TASK DETAILS.
Your reply should repeat all records verbatim and contain no images.

────

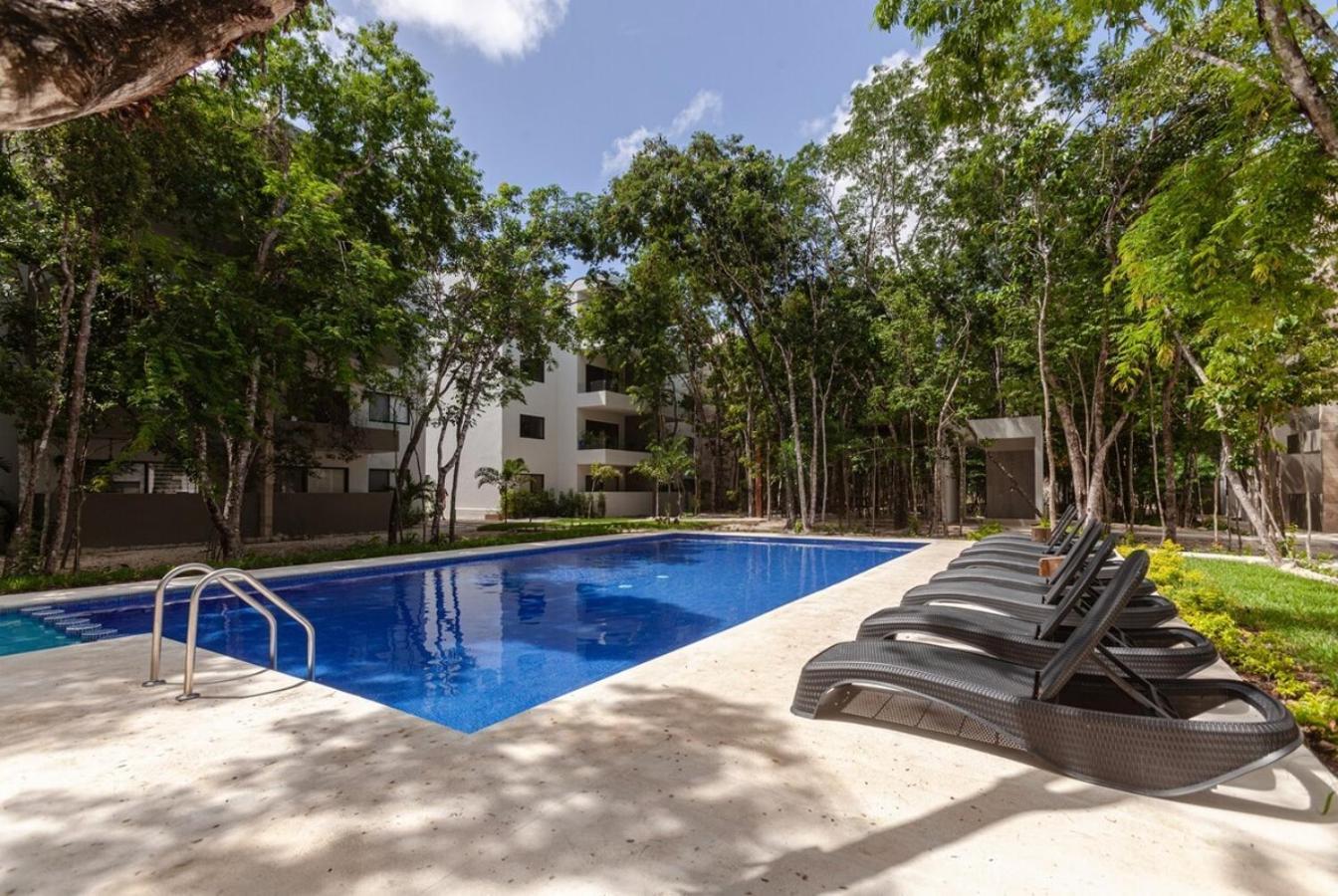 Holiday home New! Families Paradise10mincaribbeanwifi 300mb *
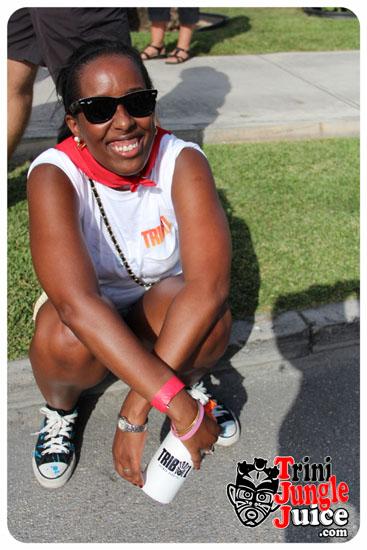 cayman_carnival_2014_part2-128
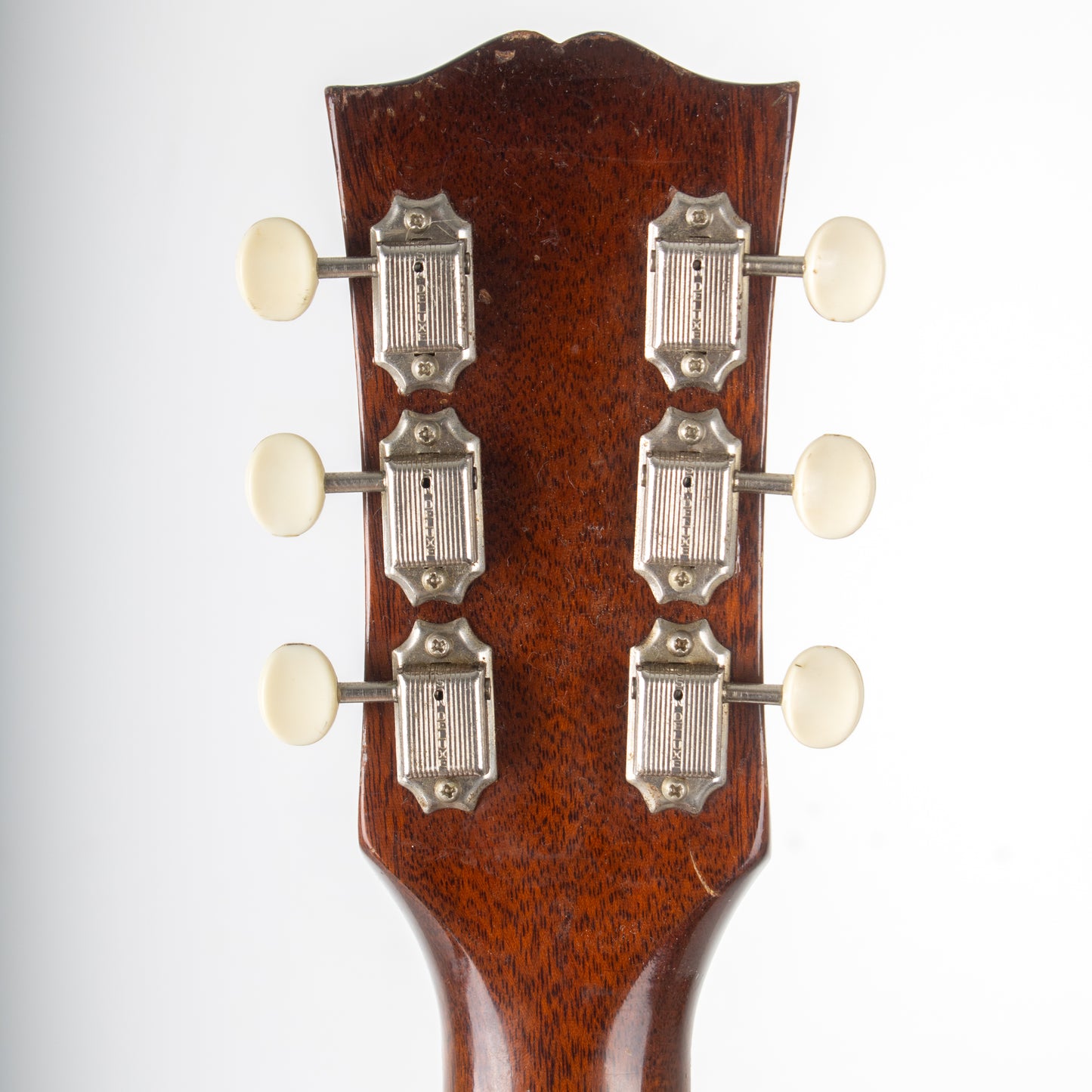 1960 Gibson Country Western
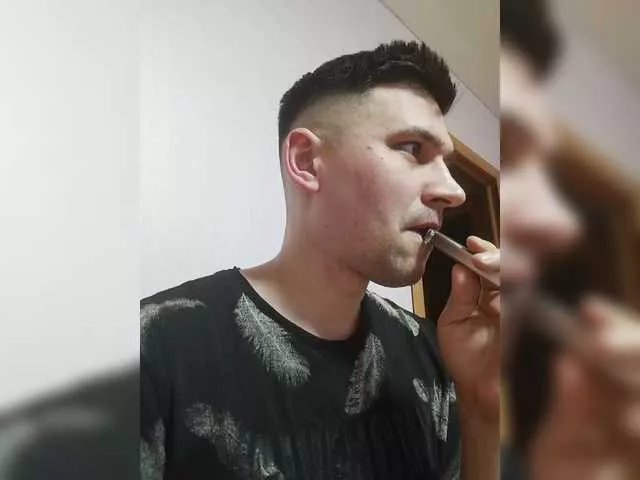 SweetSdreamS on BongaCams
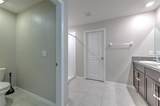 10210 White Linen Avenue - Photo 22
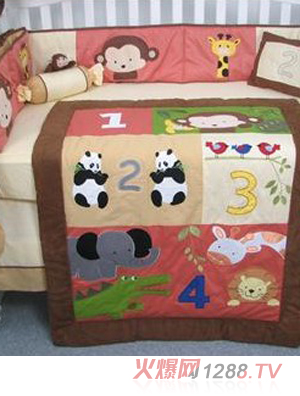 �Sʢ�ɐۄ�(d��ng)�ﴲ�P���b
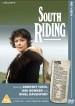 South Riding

────

YOUR RESPONSE.
 Holiday home New! Families Paradise10mincaribbeanwifi 300mb *
 cayman_carnival_2014_part2-128
 1960 Gibson Country Western
 SweetSdreamS on BongaCams
 10210 White Linen Avenue - Photo 22
 �Sʢ�ɐۄ�(d��ng)�ﴲ�P���b
 South Riding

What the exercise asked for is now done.